::: EXCERPT PROVIDED :::

If you multiply this expression out using the distributive property a few times, you get the following:

*x*^{3} – (1 + α + β)*x*^{2} + (α + β + αβ)*x* – αβ = 0.

But we already know what cubic polynomial we should get when we multiply this out: *x*^{3} – 1. So *x*^{3} – (1 + α + β)*x*^{2} + (α + β + αβ)*x* – αβ is really *x*^{3} – 1, which means that the coefficient of *x*^{2} on the left side, 1 + α + β, has to equal the coefficient of *x*^{2} on the right side, which is 0. Thus 1 + α + β =0, and so the three third roots of unity sum to 0.

This argument generalizes and produces one of “Vieta’s formulas,” which are famous results that relate the roots of a polynomial to its coefficients. One of Vieta’s formulas says that, in a polynomial that begins with *x*^{n}, the sum of the roots of the polynomial will always be the negation of the coefficient of *x*^{n-1}. Since roots of unity come from polynomials of the form *x*^{n}– 1, where the coefficient of *x*^{n-1} is always 0, Vieta’s formula tells us that the sum of the *n*th roots of unity is 0 for any *n*.

There’s an even more remarkable algebraic result when it comes to roots of unity. For a given *n*, if α and β are two *n*th roots of unity, then α × β is also an *n*th root of unity! And if α and β are both *n*th roots of unity, then α^{n }= 1 and β^{n }= 1. So what is (α × β)^{n}?

In general you have to be careful raising complex numbers to a power, but since the *n* in the *n*th roots of unity is assumed to always be an integer, the basic rules of exponents still apply, like this one:

(α × β)^{n }= α^{n} × β^{n}^{ }.

So (α × β)^{n }= α^{n} × β^{n }= 1 × 1 = 1. This means α × β satisfies the equation *x*^{n }= 1 and so is an *n*th root of unity. For example, when *n* = 4, if you multiply the two roots of unity *i* and −1, you get another fourth root of unity: *i* × (−1) = −*i*. And when *n* = 3, you can also verify by multiplication that the two non-real roots of unity multiply to the real one: $latex \left(-\frac{1}{2}+i \frac{\sqrt{3}}{2}\right)×\left(-\frac{1}{2}-i \frac{\sqrt{3}}{2}\right)$ = 1.

This property gives rise to an incredibly rich algebraic structure on the *n*th roots of unity: a “group” structure. A group is a set of elements (here, the *n*th roots of unity) and an operation (here, normal multiplication) that satisfies some familiar properties. One of those properties is “closure,” which we just demonstrated. This means the product of two *n*th roots of unity is always another *n*th root of unity. Another important property of groups is that inverses always exist. This means that for any *n*th root of unity there is another *n*th root of unity such that their product is 1, the multiplicative identity. For example, when *n* = 4, the inverse of *i* is −*i *since *i* × (−*i*) = −*i*^{2} = −(−1) = 1, and among the third roots of unity the inverse of $latex -\frac{1}{2}+i \frac{\sqrt{3}}{2}$ happens to be $latex -\frac{1}{2}-i \frac{\sqrt{3}}{2}$.

::: DATA SECTION :::

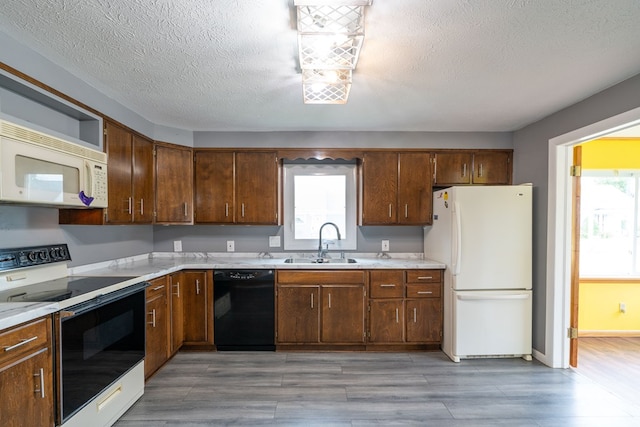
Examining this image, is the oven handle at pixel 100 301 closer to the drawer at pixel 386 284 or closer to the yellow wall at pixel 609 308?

:::

- JOBS:
1 - Translate this sentence from the roots-of-unity excerpt into Spanish: "There’s an even more remarkable algebraic result when it comes to roots of unity."
2 - Resume the roots-of-unity excerpt from its last sentence and continue writing.
The material was taken from a separate source.

- WRITTEN RESPONSES:
1 - Hay un resultado algebraico aún más notable en lo que respecta a las raíces de la unidad.

2 -
The study of groups is fundamental to Galois theory, an advanced field of mathematics built to study abstract algebraic structures associated with polynomials and their roots. You probably know the quadratic formula and possibly know of the cubic and quartic formulas, but there is no general formula for finding the roots of a polynomial of degree 5 or higher, and Galois theory helps unravel this mystery by studying the groups associated with the roots of polynomials.

Because the *n*th roots of unity have their own group structure, they occupy an important place in Galois theory, especially because that structure is so easy to work with. Roots-of-unity groups are always “abelian,” meaning that the order in which you multiply objects doesn’t change the result, and they are always “cyclic,” meaning that you can always generate the entire group by multiplying a single element by itself over and over.

In Galois theory, being associated with an abelian group is a very nice property for a polynomial, and the impact of the roots of unity extend well beyond just polynomials of the form *x ^{n}* − 1. It turns out that any polynomial associated with an abelian group in Galois theory has roots that can be expressed as sums of different roots of unity. In a sense, the roots of unity form the foundation of all the nice polynomials in a particular mathematical world, and generalizing the role of roots of unity to other mathematical worlds has been the goal of Hilbert’s 12th problem, one of the 23 math problems posed by David Hilbert in 1900 to guide the course of mathematical discovery for the next 100 years. Now, more than a century later, people are still working on the 12th problem, and progress is being made, but mathematicians aren’t all the way there yet. Perhaps soon they’ll get to the root of it all.

## Exercises

1. Show that the four fourth roots of unity are also eighth roots of unity.

2. Find the other four eighth roots of unity. (Hint: $latex \sqrt{i}$ is one of them, but you need to write it in *a* + *bi* form.)

3. When is an *n*th root of unity also an *m*th root of unity?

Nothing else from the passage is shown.